After having written a pretty negative assessment of the state of the field for workflow managers (those pieces of software which make it easier to run multiple other pieces of software in a controlled, coordinated manner), I’ve been feeling like I needed to put out an update. The field has changed a lot in the last few months, and I’d like to be less out of date.
A Few Good Options
It turns out that there are a few good options out there: workflow managers that don’t take too long to figure out how to use, which have some cloud computing support, and which have communities of users developing. The two best options I’ve seen so far are Cromwell and Nextflow. Nextflow is pretty popular in Europe and Cromwell is being adopted by the Broad, so they both are reasonable options to try out. I’ve been able to get them both up and running without too much work, but there are some inherent challenges with any workflow manager that I think will always present some stumbling blocks.
Issue 1 — Where do you execute your command?
Fundamentally, a workflow manager executes a set of commands, each of which consumes and produces files. However, the operation of executing a command is completely different whether you’re trying to run it on your laptop, your local HPC, the Google Cloud, AWS, or Azure.

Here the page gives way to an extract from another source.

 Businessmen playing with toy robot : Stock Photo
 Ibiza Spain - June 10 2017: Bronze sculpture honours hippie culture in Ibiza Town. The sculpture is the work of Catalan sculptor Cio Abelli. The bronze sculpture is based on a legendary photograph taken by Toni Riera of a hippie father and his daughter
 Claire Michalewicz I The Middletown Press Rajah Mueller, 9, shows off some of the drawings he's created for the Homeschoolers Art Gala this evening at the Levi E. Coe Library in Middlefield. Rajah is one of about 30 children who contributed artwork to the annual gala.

Each of those execution options comes with their own idiosyncratic settings for permissions, authentication, formatting, etc. A big part of getting up and running with any workflow manager is getting all of those settings configured in just the right way. It’s not glamorous, but it’s important and it takes time.
Issue 2 — When do you execute your command?

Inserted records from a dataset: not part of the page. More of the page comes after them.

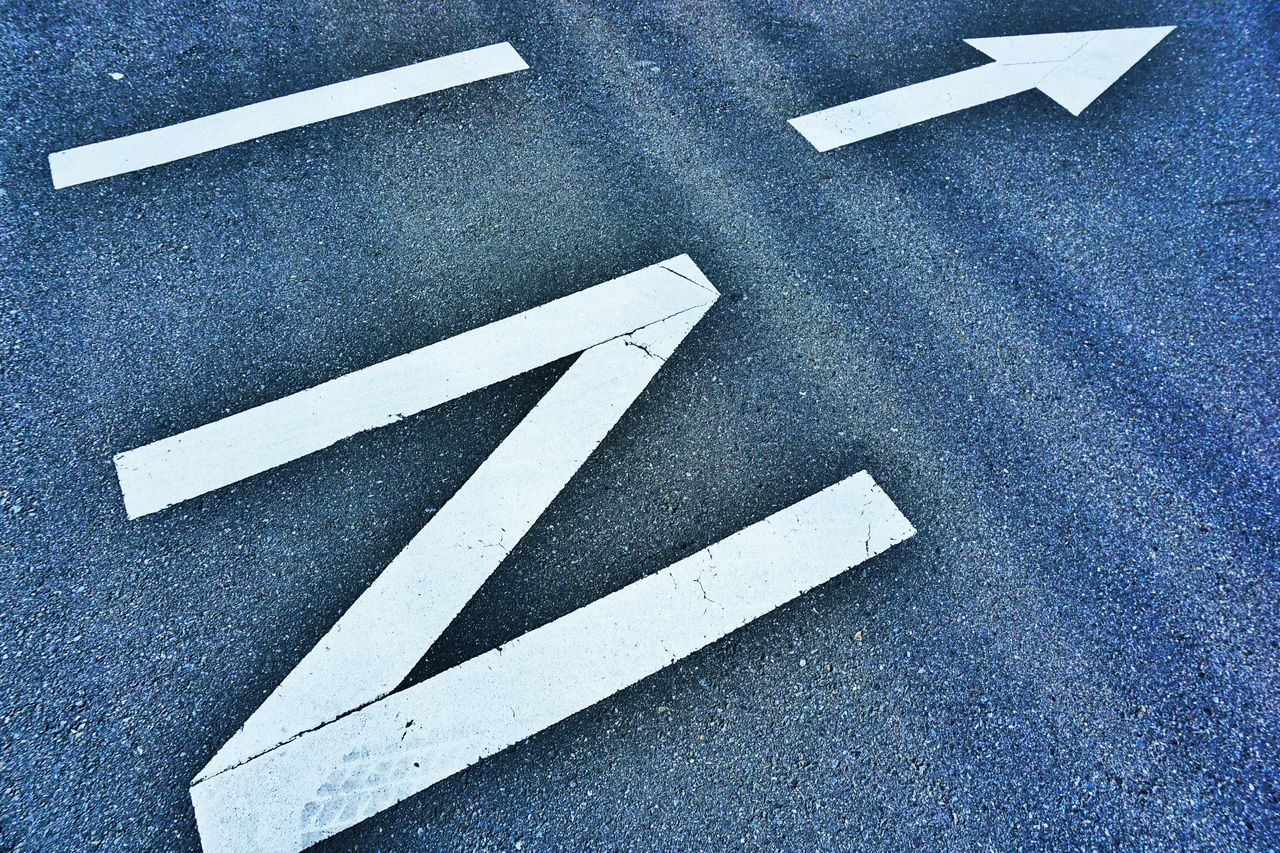 High Angle View Of Markings On Road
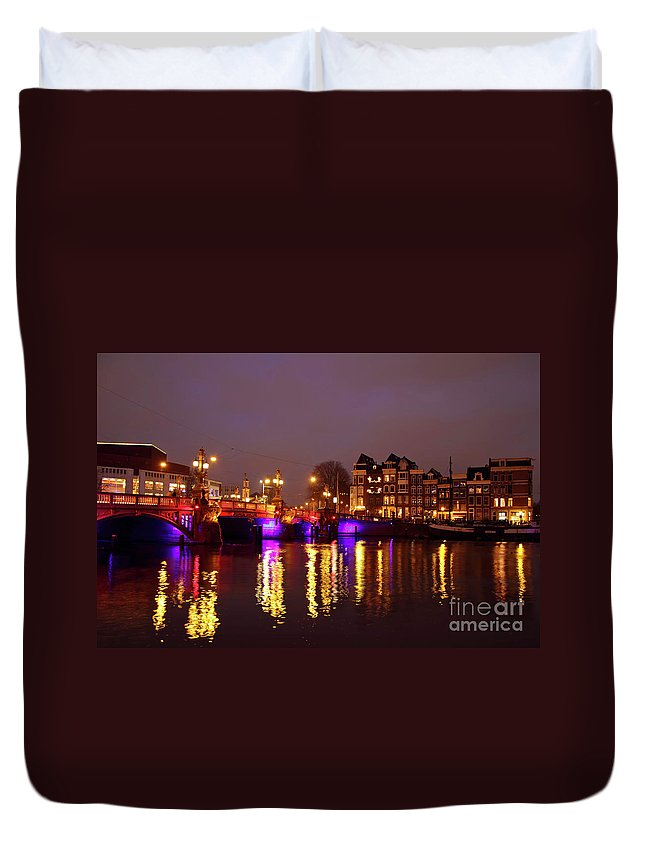 Amstel Duvet Cover featuring the photograph City Scenic From Amsterdam With The Blue Bridge In The Netherlands by Nisangha Ji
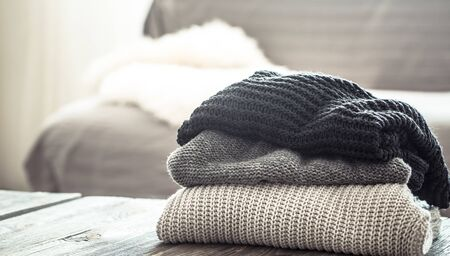 A stack of knitted sweaters on a wooden table, in the interior of the living room. The concept of autumn comfort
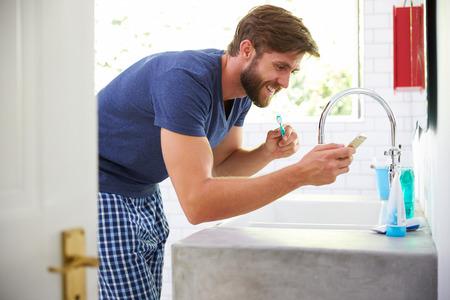 brushing: Man In Pajamas Brushing Teeth And Using Mobile Phone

A good workflow manager only executes commands when it’s appropriate — when the inputs are available and the outputs haven’t been produced yet. Doing this properly means that you can restart and rerun workflows without duplicating effort, but that also requires that you can keep track of what commands have been run before. This can also require a bit of effort to configure. As an aside, the traditional training path for bioinformatics folks is to start with BASH scripting, where you run a command when the output files don’t already exist. This is not the method that provides the most reproducible results, and it is also not the method used by Nextflow or Cromwell. I believe that this is the Snakemake model, but I have less experience there. Lots of complexity is hidden inside this issue.
Issue 3 — Where does your data live?
One of the big attractions of a good workflow manager is being able to run the exact same analysis on my laptop, an HPC, or the cloud. However, you really need to have the data live next to the execution environment — it would be insane to download and upload files from my laptop for every single task that’s executed in the cloud. This means that getting up and running with a cloud based workflow manager is getting all of your data organized and accessible in the same system that you want to run the tasks in. This takes time and means that you really have to commit to a model for execution.

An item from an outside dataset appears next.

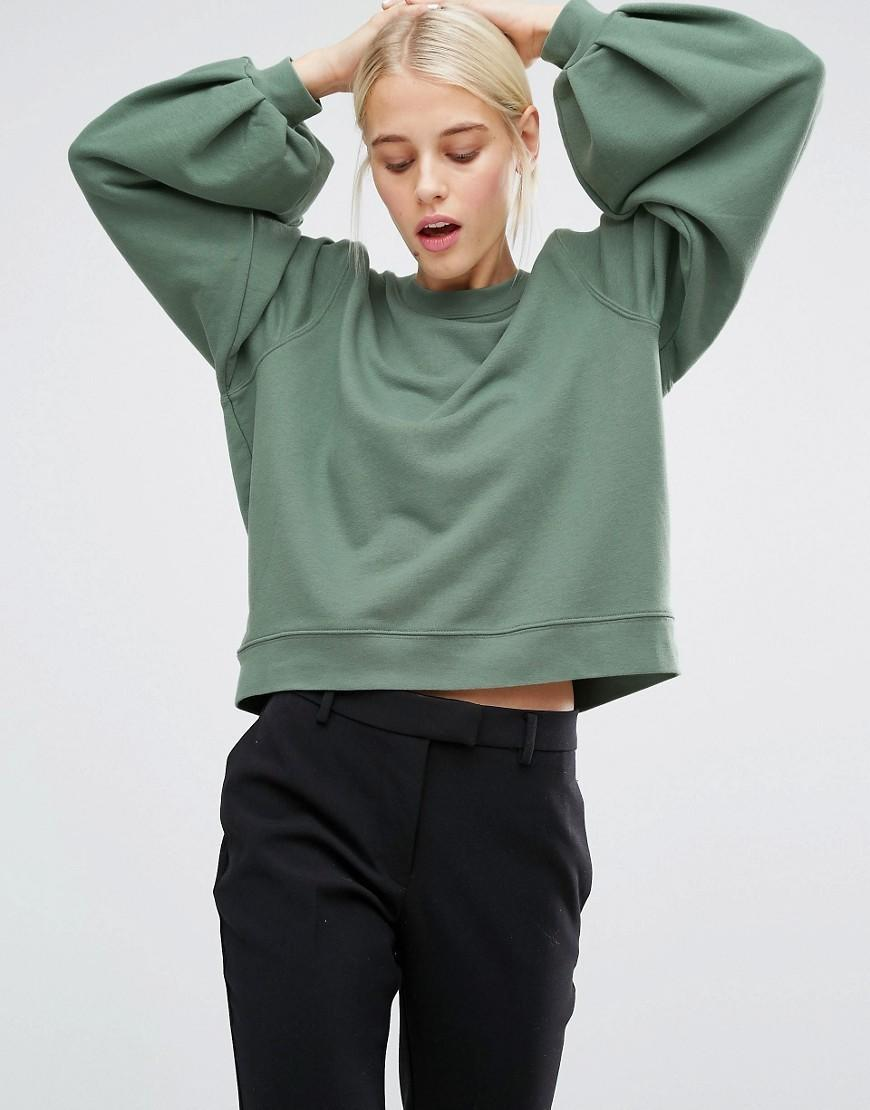 """<p><a href=""""http://www.asos.com/monki/monki-sweater/prod/pgeproduct.aspx?iid=7099622&clr=Khaki&SearchQuery=green&pgesize=204&pge=0&totalstyles=2255&gridsize=3&gridrow=11&gridcolumn=2"""" rel=""""nofollow noopener"""" target=""""_blank"""" data-ylk=""""slk:£25.00 from MONKI"""" class=""""link rapid-noclick-resp"""">£25.00 from MONKI</a></p>"""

While this post is pretty meandering and vague, all I mean to add here is that the area of workflow managers is expanding rapidly and lots of good people are doing great development. That said, the endeavor is fundamentally challenging and it will require a good amount of time to configure everything and get up and running. I encourage you to try out the options that exist and share your experiences with the world. This is the way of the future, and it would be great if we built a better future together.